Onderwijsinspectie verandert toezicht op scholen
UTRECHT. De Onderwijsinspectie is bezig haar toezicht op scholen te veranderen. Inspecteurs willen niet langer de ‘boeman’ zijn, maar stellen zich op als kritische vriend. De eerste reacties van schoolleiders en leerkrachten zijn positief.
De inspectie experimenteert met de nieuwe vorm van toezicht, bevestigde woordvoerder Jan-Willem Swane dinsdagmorgen desgevraagd. „We zijn met de eerste pilot bezig; er volgen er meer. Het onderwijs verandert, dan kan de inspectie niet achterblijven. We blijven een vinger aan de pols houden als het over de kwaliteit gaat.
Scholen die zwak zijn, krijgen een heldere boodschap te horen. Daarnaast is het onze insteek dat alle scholen blijven proberen om zich te verbeteren. Dat vraagt van de inspectie een stimulerende rol. Het nieuwe toezicht wordt naar verwachting vanaf augus- tus volgend jaar ingevoerd.”
De kern is dat de inspectie niet langer de ‘boeman’ wil zijn die aan de hand van afvinklijstjes scholen het stempel voldoende, zwak of zeer zwak opdrukt. De inspecteur stelt zich nu op als kritische vriend die in gesprek met de school aan verbetering van het onderwijs werkt. Daarbij is er meer ruimte voor eigen pedagogische en didactische keuzes, zolang de school kan aantonen dat die tot goede resultaten leiden.

*Verstrekte gegevens*:
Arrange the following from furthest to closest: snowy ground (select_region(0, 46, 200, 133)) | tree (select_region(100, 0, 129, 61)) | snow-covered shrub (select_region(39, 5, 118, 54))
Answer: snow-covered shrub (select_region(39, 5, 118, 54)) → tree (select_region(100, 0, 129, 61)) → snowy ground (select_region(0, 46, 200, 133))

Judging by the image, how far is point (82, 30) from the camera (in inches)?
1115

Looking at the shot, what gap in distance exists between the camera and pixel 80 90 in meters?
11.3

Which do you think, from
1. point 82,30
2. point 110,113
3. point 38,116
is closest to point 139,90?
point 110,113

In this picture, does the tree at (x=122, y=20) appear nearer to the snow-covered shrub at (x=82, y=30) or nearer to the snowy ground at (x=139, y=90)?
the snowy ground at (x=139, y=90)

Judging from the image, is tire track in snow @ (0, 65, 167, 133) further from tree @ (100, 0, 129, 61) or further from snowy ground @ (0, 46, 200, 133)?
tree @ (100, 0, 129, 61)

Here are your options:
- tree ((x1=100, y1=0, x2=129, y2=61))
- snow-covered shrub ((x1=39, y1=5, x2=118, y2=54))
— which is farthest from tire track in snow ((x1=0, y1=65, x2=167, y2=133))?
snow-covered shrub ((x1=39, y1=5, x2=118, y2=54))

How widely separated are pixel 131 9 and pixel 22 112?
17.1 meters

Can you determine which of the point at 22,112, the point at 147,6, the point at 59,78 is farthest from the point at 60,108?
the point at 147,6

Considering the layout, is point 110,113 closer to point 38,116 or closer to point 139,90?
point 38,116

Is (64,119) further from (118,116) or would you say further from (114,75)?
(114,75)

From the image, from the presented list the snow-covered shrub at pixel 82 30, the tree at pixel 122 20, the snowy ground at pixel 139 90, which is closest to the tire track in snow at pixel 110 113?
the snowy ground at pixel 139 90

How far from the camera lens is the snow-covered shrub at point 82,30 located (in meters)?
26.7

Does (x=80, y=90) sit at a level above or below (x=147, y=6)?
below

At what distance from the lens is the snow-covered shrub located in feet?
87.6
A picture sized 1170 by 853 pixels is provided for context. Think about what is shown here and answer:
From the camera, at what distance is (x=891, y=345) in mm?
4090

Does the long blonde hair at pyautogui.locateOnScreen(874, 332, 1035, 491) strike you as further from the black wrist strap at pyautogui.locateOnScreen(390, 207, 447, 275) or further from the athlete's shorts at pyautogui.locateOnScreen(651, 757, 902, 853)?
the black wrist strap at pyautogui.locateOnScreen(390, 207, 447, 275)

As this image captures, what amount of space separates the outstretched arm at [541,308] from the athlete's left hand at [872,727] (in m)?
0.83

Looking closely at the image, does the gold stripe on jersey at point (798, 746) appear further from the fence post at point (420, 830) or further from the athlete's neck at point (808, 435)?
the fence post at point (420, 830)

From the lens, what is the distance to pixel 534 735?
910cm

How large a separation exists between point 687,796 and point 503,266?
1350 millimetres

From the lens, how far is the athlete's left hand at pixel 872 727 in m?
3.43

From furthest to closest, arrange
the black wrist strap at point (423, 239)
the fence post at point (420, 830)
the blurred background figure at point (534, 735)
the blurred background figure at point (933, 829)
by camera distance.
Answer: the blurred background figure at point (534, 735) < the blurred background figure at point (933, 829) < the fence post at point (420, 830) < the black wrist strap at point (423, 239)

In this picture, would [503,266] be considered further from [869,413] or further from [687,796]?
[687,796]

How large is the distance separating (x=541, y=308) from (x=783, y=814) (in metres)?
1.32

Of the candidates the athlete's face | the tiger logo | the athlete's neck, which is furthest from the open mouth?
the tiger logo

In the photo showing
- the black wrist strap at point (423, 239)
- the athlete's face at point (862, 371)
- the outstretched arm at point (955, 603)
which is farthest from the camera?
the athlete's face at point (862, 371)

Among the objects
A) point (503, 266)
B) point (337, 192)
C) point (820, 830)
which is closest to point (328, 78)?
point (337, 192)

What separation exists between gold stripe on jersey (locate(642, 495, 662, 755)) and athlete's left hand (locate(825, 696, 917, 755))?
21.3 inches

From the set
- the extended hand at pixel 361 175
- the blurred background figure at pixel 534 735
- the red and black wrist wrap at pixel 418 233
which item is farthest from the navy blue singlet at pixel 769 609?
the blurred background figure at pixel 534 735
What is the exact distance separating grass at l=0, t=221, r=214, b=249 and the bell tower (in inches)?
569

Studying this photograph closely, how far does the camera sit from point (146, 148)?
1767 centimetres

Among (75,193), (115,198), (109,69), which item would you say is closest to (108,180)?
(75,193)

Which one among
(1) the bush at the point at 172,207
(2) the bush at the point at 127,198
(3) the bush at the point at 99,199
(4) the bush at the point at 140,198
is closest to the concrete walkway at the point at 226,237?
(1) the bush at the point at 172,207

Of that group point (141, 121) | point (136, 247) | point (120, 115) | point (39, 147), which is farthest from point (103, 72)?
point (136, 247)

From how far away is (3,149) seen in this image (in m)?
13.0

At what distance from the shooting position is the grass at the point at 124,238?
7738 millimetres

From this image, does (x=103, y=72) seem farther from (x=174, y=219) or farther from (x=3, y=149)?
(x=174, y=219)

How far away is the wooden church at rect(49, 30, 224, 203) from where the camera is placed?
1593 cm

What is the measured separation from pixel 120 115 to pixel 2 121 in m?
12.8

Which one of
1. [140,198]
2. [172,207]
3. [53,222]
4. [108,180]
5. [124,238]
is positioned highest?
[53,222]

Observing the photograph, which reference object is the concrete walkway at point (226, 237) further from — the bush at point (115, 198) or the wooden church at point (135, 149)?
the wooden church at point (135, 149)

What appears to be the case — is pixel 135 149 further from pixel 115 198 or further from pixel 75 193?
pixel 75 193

*Wat je moet doen*:
(a) Herhaal woordelijk het stuk uit het artikel over het inspectietoezicht dat begint bij "Onderwijsinspectie verandert toezicht" en doorloopt tot en met "de kwaliteit gaat.".
(b) Ga alsjeblieft verder met het artikel over het inspectietoezicht, te beginnen na de laatste zin.

*Verwachte antwoorden*:
(a)
Onderwijsinspectie verandert toezicht op scholen
UTRECHT. De Onderwijsinspectie is bezig haar toezicht op scholen te veranderen. Inspecteurs willen niet langer de ‘boeman’ zijn, maar stellen zich op als kritische vriend. De eerste reacties van schoolleiders en leerkrachten zijn positief.
De inspectie experimenteert met de nieuwe vorm van toezicht, bevestigde woordvoerder Jan-Willem Swane dinsdagmorgen desgevraagd. „We zijn met de eerste pilot bezig; er volgen er meer. Het onderwijs verandert, dan kan de inspectie niet achterblijven. We blijven een vinger aan de pols houden als het over de kwaliteit gaat.

(b)
De eerste reacties vanuit het onderwijsveld zijn positief, blijkt uit de pilot die de inspectie afgelopen jaar hield en waaraan 700 scholen meededen. „Voorheen namen inspecteurs je de maat. Ze kwamen binnen en vertelden wat ze wilden zien. Nu is de school echt een gesprekspartner”, vertelt directeur Michiel van Dijck van Sterrenschool De Ruimte in het Brabantse Son en Breugel vandaag in de Volkskrant.
Het toezicht van de inspectie riep afgelopen jaren veel verzet op. Scholen klaagden over de administratieve ballast die een bezoek van de inspectie veroorzaakte. Ook hekelden zij de neiging van de inspectie om zich steeds meer te bemoeien met de inhoud van het onderwijs. SGP-Tweede Kamerlid Bisschop diende een initiatiefwetsvoorstel in om de rol van de inspectie aan banden te leggen. De Tweede Kamer ging er vorige maand mee akkoord. Als ook de Eerste Kamer ermee instemt, treedt de wet op 1 juli volgend jaar in werking. De PO-Raad, de landelijke koepel van basisscholen, is er blij mee omdat de verantwoordelijkheid voor de kwaliteit van het onderwijs weer bij de scholen zelf wordt gelegd.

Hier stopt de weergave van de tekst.